Step 4. These embeddings will be used as a “way in” to analyze the data qualitatively. For example, “police” was consistently the most-used word in relation to stories about George Floyd, regardless of publication or publication date.

Initial Findings

One initial takeaway from the data at this point in the analysis is that The New York Times frequently used words "Trump," "president," and "law" in stories about George Floyd. Contrastingly, the Star Tribune used words such as "Chauvin," "trial," and "justice." This seems to indicate that as a national paper, the New York Times was more concerned with public sentiment around the murder of George Floyd and its effects on the upcoming 2020 election and its candidates, as well as potential implications for federal law. The Star Tribune, on the other hand, was more concerned about justice for the community by way of Chauvin's trial.

Another important initial finding is the difference between use of the word "death" versus "murder" in relation to George Floyd. While "death" was within the top three words for both publications, only the Star Tribune begins using "murder" within its most frequent embeddings in relation to articles about Floyd. This has important implications for journalism norms. Murder is only a term used in professional journalism once someone has been convicted. It's an important shielding practice in order to avoid potential litigation for slander. However, video evidence and public outcry for justice from the Minneapolis and Black communities seem to have influenced the Star Tribune to begin using "murder" nearly as frequently as "death" even before Chauvin was convicted in April 2021.

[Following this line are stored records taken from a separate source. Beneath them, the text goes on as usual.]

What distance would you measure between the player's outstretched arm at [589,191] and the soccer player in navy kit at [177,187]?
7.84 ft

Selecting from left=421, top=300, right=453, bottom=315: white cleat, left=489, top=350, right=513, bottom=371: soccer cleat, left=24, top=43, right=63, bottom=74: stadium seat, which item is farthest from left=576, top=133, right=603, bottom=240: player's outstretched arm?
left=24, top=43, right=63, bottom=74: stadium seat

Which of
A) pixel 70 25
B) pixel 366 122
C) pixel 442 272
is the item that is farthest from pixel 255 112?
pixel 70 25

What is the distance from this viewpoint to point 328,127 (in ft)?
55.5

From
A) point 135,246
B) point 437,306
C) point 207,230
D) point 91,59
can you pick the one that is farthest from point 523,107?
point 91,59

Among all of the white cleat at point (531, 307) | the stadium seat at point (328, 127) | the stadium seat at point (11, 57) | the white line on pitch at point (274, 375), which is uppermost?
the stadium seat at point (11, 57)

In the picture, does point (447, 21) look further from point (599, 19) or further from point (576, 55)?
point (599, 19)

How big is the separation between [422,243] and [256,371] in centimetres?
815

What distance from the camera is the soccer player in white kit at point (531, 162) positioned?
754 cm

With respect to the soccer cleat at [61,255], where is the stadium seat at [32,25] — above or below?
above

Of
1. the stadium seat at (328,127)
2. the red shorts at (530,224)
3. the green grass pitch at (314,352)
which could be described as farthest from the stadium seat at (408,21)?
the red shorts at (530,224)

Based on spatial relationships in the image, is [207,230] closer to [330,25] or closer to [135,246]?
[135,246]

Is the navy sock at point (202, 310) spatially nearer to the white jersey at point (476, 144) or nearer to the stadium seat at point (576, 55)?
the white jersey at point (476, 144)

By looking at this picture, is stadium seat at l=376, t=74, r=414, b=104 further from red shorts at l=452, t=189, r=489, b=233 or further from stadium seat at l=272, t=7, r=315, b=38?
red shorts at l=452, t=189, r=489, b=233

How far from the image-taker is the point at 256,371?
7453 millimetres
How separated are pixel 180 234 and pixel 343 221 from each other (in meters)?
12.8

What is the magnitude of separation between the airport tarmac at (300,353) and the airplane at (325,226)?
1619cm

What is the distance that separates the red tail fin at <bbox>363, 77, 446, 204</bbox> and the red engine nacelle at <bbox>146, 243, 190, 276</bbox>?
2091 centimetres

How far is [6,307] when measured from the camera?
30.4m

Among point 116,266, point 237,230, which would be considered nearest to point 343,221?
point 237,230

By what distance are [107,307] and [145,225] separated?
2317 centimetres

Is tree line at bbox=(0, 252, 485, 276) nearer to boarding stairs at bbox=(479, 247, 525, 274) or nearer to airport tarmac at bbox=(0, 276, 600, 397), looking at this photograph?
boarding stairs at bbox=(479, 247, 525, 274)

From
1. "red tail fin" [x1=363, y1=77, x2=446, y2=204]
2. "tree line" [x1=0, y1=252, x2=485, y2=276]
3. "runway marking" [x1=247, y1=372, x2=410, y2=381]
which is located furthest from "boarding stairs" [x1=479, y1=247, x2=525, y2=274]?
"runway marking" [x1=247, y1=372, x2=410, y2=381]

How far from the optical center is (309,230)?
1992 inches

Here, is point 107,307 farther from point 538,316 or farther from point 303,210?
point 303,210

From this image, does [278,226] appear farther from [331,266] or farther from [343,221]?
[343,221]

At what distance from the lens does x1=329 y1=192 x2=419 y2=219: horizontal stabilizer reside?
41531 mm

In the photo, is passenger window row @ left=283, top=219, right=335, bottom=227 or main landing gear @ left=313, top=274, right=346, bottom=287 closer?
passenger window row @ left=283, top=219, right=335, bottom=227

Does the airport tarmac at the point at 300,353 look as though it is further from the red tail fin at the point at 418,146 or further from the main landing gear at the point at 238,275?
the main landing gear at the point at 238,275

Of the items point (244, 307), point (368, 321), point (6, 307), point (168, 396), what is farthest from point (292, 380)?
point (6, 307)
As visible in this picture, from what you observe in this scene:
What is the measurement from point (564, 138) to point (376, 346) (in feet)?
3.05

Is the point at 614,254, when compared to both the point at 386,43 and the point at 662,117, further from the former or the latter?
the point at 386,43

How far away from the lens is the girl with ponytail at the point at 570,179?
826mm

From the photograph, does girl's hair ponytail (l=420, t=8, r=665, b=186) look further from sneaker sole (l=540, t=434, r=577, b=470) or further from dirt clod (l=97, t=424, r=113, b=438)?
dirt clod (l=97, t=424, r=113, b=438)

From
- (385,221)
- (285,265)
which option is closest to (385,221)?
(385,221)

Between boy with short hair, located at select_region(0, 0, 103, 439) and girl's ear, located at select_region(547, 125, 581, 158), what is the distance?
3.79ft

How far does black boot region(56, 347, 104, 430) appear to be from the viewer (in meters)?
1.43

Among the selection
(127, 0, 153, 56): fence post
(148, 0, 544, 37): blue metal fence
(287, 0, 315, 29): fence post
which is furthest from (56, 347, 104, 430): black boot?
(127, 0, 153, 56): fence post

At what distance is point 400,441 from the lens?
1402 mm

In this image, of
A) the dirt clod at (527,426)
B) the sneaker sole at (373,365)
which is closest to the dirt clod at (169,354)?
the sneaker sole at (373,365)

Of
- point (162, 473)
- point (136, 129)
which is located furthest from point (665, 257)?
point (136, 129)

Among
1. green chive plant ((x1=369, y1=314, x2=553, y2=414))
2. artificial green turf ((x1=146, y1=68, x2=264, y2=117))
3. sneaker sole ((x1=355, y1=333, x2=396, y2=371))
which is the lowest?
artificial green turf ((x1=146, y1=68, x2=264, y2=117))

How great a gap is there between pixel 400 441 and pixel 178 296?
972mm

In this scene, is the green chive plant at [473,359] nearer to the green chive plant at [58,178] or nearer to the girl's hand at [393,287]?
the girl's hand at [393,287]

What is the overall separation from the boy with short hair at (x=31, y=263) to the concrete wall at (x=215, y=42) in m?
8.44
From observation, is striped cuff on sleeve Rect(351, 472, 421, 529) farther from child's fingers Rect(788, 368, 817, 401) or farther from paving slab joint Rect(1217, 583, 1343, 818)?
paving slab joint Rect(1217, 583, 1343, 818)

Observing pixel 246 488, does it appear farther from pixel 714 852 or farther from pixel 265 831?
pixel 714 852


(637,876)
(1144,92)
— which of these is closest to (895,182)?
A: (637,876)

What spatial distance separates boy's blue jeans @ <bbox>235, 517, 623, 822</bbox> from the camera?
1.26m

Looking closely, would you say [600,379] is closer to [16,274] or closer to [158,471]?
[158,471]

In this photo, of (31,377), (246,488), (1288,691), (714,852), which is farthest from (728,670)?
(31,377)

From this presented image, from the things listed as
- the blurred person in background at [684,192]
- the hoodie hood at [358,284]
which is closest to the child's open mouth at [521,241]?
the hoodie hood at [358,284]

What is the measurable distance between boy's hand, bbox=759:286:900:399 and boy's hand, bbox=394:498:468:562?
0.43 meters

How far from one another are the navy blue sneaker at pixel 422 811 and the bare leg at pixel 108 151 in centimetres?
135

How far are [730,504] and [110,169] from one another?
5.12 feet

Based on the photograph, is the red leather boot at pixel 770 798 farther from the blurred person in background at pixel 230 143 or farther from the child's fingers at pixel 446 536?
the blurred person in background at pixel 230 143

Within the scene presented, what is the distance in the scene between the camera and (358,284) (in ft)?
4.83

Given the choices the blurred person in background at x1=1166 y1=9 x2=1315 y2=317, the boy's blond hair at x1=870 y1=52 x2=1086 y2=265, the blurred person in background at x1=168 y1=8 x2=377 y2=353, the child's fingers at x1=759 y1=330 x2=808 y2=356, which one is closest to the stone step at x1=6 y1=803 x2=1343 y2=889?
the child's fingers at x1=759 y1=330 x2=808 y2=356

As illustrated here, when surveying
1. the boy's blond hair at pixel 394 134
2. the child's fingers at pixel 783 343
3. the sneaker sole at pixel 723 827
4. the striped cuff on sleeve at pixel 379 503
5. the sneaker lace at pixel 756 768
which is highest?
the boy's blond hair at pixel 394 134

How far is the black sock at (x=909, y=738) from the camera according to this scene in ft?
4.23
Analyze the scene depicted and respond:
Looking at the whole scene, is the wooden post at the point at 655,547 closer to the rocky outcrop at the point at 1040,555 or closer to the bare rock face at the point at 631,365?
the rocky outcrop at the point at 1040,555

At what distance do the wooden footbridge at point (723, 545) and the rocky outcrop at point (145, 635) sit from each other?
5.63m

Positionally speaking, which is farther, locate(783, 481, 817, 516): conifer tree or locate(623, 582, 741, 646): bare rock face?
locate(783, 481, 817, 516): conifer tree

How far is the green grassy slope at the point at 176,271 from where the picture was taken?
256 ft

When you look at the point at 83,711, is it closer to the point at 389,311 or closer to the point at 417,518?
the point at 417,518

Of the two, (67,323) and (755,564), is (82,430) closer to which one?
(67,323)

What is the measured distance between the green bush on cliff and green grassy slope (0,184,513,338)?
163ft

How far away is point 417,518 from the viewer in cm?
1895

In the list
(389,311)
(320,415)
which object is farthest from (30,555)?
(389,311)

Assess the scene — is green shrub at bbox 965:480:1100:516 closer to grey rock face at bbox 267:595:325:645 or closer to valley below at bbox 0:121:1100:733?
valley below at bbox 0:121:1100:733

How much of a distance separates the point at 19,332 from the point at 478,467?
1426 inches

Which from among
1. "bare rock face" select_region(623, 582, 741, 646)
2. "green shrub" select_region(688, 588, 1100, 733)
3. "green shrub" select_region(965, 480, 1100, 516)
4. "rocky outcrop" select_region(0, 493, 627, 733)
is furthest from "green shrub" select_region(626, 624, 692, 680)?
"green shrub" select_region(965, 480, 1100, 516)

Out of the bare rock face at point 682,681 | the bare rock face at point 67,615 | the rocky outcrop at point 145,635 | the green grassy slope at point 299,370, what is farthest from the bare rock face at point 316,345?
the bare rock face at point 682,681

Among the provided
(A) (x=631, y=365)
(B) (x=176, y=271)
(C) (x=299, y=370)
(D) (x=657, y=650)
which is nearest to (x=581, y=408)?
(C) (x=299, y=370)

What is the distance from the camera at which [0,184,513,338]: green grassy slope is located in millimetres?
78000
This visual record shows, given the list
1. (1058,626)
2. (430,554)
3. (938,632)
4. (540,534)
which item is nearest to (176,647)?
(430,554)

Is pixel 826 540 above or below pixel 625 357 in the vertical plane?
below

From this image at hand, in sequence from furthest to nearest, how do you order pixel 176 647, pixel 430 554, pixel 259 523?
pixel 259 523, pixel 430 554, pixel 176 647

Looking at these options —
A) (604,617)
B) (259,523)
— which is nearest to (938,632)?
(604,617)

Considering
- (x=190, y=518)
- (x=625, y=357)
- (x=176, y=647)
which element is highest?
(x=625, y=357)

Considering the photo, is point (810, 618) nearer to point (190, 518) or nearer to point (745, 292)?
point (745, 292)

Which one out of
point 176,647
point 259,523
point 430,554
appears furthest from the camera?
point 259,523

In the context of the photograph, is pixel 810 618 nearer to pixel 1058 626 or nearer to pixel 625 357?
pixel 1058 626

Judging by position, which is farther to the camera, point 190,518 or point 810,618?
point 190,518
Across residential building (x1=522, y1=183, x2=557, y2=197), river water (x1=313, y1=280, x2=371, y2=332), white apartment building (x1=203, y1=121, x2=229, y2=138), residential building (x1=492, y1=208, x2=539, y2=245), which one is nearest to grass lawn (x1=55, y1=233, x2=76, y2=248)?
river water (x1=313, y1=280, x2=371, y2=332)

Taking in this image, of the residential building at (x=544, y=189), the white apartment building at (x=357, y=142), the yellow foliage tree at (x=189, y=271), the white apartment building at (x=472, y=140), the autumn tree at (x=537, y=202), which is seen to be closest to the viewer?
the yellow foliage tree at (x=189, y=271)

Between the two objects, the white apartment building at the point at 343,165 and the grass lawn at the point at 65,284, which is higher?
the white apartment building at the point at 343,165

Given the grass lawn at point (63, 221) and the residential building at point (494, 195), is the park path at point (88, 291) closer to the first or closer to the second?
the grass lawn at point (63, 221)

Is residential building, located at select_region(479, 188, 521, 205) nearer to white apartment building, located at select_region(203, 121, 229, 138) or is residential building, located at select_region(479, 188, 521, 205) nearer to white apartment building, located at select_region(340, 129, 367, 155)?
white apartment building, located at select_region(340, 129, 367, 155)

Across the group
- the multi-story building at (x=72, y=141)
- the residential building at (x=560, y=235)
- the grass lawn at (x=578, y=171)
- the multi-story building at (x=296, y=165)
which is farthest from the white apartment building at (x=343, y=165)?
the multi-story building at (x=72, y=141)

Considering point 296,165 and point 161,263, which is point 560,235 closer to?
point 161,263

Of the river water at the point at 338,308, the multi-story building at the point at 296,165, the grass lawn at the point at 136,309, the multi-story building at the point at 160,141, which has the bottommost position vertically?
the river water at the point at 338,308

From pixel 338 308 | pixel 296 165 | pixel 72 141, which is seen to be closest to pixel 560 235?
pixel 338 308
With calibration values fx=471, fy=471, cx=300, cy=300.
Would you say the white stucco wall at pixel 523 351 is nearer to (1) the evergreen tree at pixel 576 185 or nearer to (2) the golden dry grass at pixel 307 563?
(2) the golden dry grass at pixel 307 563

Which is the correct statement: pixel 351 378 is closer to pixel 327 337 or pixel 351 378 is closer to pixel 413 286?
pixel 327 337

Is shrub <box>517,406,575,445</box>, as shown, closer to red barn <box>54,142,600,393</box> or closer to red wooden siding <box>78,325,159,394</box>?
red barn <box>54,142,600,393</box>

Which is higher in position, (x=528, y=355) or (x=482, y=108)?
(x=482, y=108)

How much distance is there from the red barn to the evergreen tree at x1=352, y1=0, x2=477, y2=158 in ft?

The next step will be to more deeply examine the qualitative data to understand how these words play into the larger narrative conveyed about the “news event” we refer to as the murder of George Floyd.

Future Research

The next step in this process would be to examine the word embeddings (or words most associated with Floyd's name) using Gensim. Because this part of the process takes a little time to train the Word2Vec algorithm, this step in the process will be complete at a later date.

Now with the quantitative portion of the data collected, further research can be conducted with the qualitative narratives collected in the sample. Some points of interest based on the collected data include: the use of "death" versus "murder", and the Star Tribune's focus on Chauvin's trial versus The New York Time's focus on the implications for the 2020 presidential election. Additionally, larger samples can be collected in order to examine larger national trends. And finally, future research will aim to look at other news events such as natural disasters, mass shootings, or pandemics.

References

Fulton, H. (2005). Narrative and Media. University of New York Press.

Graef, J. (2019). Using narrative analysis to explore print news media stories of violent crime. In Sage Research Methods Cases Part 2.SAGE Publications, Ltd. https://doi.org/10.4135/9781526473233

Souto-Manning, M. (2014). Critical narrative analysis: The interplay of critical discourse and narrative analysis. International Journal of Qualitative Studies in Education, 27(2), 159–180. https://doi.org/10.1080/09518398.2012.737046

Suroweicki, J. (2004). The Wisdom of Crowds: Why the Many Are Smarter than the Few and How Collective Wisdom Shapes Business, Economies, Societies and Nations. Anchor Books.